### Source extract ###

The Daypack: What to Carry Every Day
Planning & Practical

The Daypack: What to Carry Every Day

Your duffel holds the journey; your daypack holds the day. A practical look at the one bag you carry on your back every morning — how to choose it, and the small kit that should live inside.

On a grand journey, most of your luggage stays behind in a hotel room or a ship’s cabin. The bag that actually accompanies you — onto the trail, into the city, aboard the small aircraft — is your daypack. It is the most-used piece of gear you own, and the one travellers think about least. A well-set-up daypack quietly improves every single day of the trip.

The principle is simple: the daypack carries what the day might require, and nothing it will not. Too empty and you are caught out by weather, thirst or a long afternoon; too full and you carry a burden up every hill. The aim is a modest, well-organised bag you stop noticing — which is exactly when it is doing its job.

Choosing the pack

For most of our journeys a daypack of roughly 20 to 30 litres is the sweet spot — large enough to hold a shed layer, water and lunch, small enough to discourage overpacking. Look for a proper hip belt, which transfers weight off your shoulders onto your legs and transforms how a loaded pack feels over a long day, and a comfortable, ventilated back panel.

Two practical features earn their keep. A built-in or add-on rain cover keeps the contents dry in a sudden squall. And a pack that compresses down small, or folds into its own pocket, can double as your airline carry-on at the start of the journey and then serve as the daypack throughout — one bag doing two jobs, which is the light traveller’s favourite trick.

Layers, water and sun

Three things belong in the daypack on almost every day, whatever the destination. A spare layer — at minimum a windproof shell, and a warm layer too if the day climbs high — because mountain and coastal weather turns fast and the shell weighs almost nothing. Water, enough for the planned hours, in a bottle or a reservoir; dehydration creeps up quietly, especially at altitude and in the desert.

### Information given ###

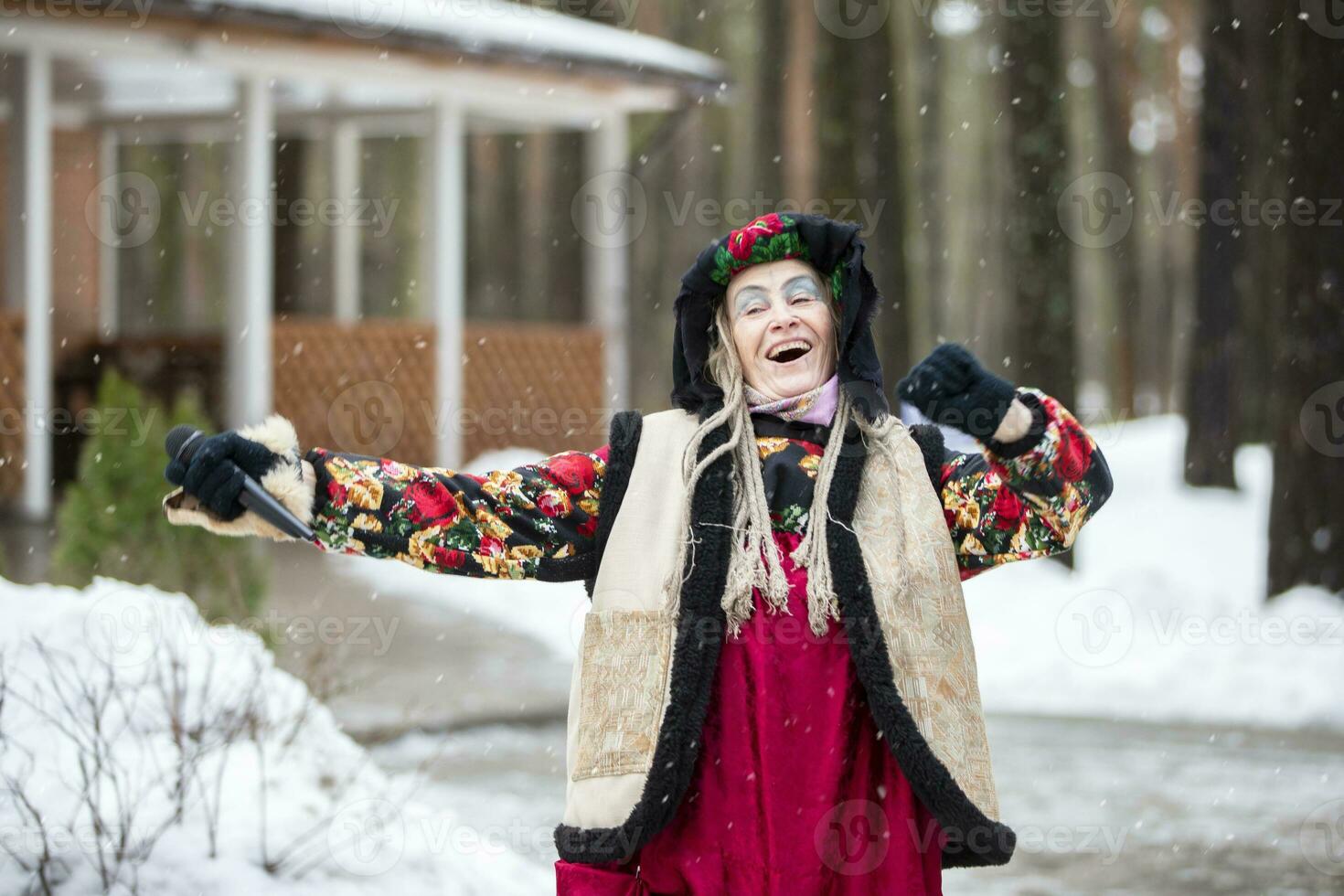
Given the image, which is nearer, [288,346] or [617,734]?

###
### Information given ###

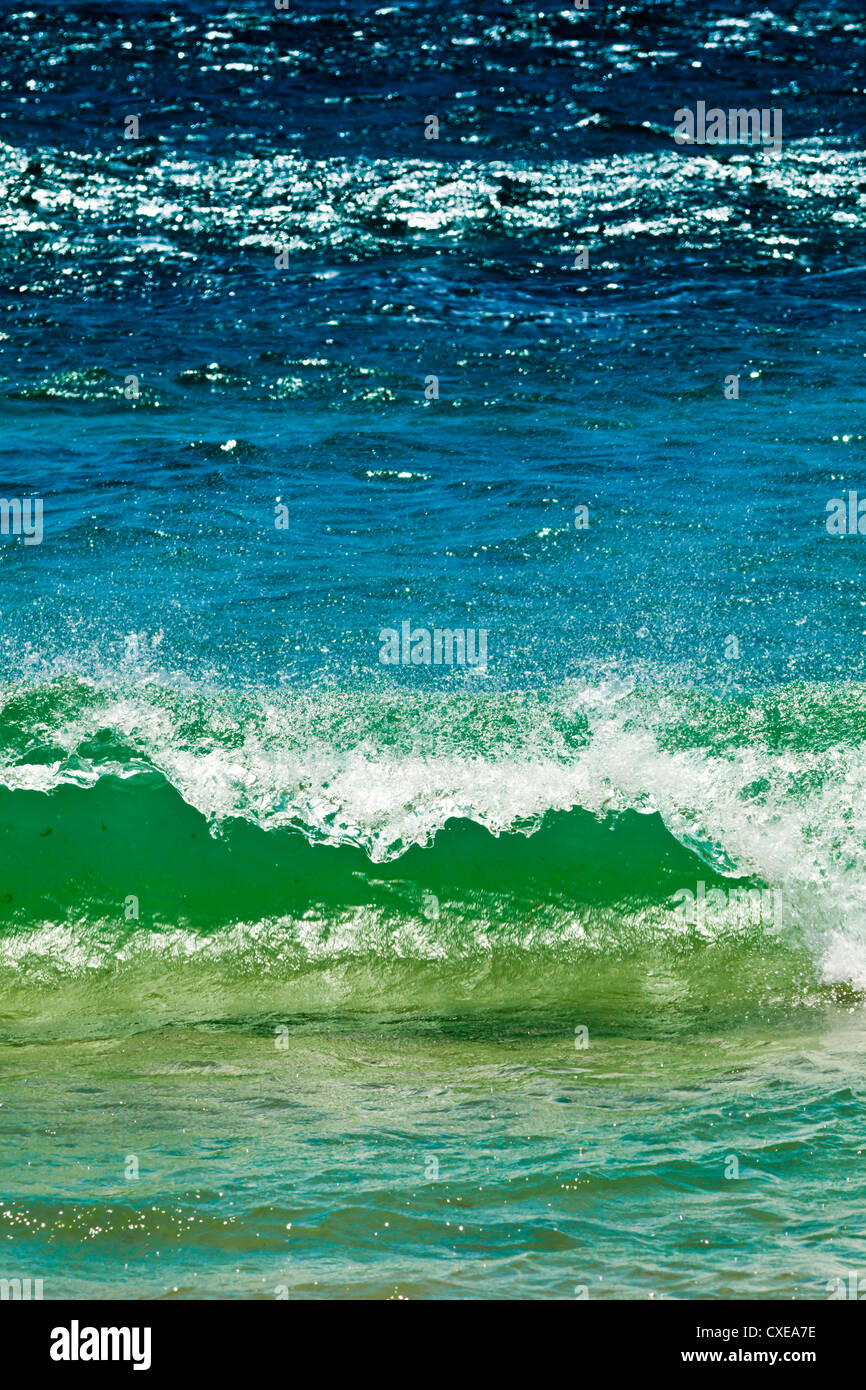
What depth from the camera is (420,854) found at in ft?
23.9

###

Exercise tasks:
1. In the daypack article, why does it recommend a pack that compresses down small or folds into its own pocket? Answer in one to three sentences.
2. Answer these questions from the daypack article:
(a) Where does most of your luggage stay on a grand journey?
(b) What daypack size does the article recommend for most journeys?
(c) In what conditions does dehydration especially creep up?
3. Reproduce the daypack article, starting with "Your duffel holds" and going on through "doing its job.", swapping "hotel room" for "guesthouse".

Answers by item:
1. Such a pack can serve as your airline carry-on at the start of the journey and then as your daypack for the rest of the trip. One bag does two jobs, which the article calls the light traveller's favourite trick.

2.
(a) In a hotel room or a ship's cabin.
(b) Roughly 20 to 30 litres.
(c) At altitude and in the desert.

3.
Your duffel holds the journey; your daypack holds the day. A practical look at the one bag you carry on your back every morning — how to choose it, and the small kit that should live inside.

On a grand journey, most of your luggage stays behind in a guesthouse or a ship’s cabin. The bag that actually accompanies you — onto the trail, into the city, aboard the small aircraft — is your daypack. It is the most-used piece of gear you own, and the one travellers think about least. A well-set-up daypack quietly improves every single day of the trip.

The principle is simple: the daypack carries what the day might require, and nothing it will not. Too empty and you are caught out by weather, thirst or a long afternoon; too full and you carry a burden up every hill. The aim is a modest, well-organised bag you stop noticing — which is exactly when it is doing its job.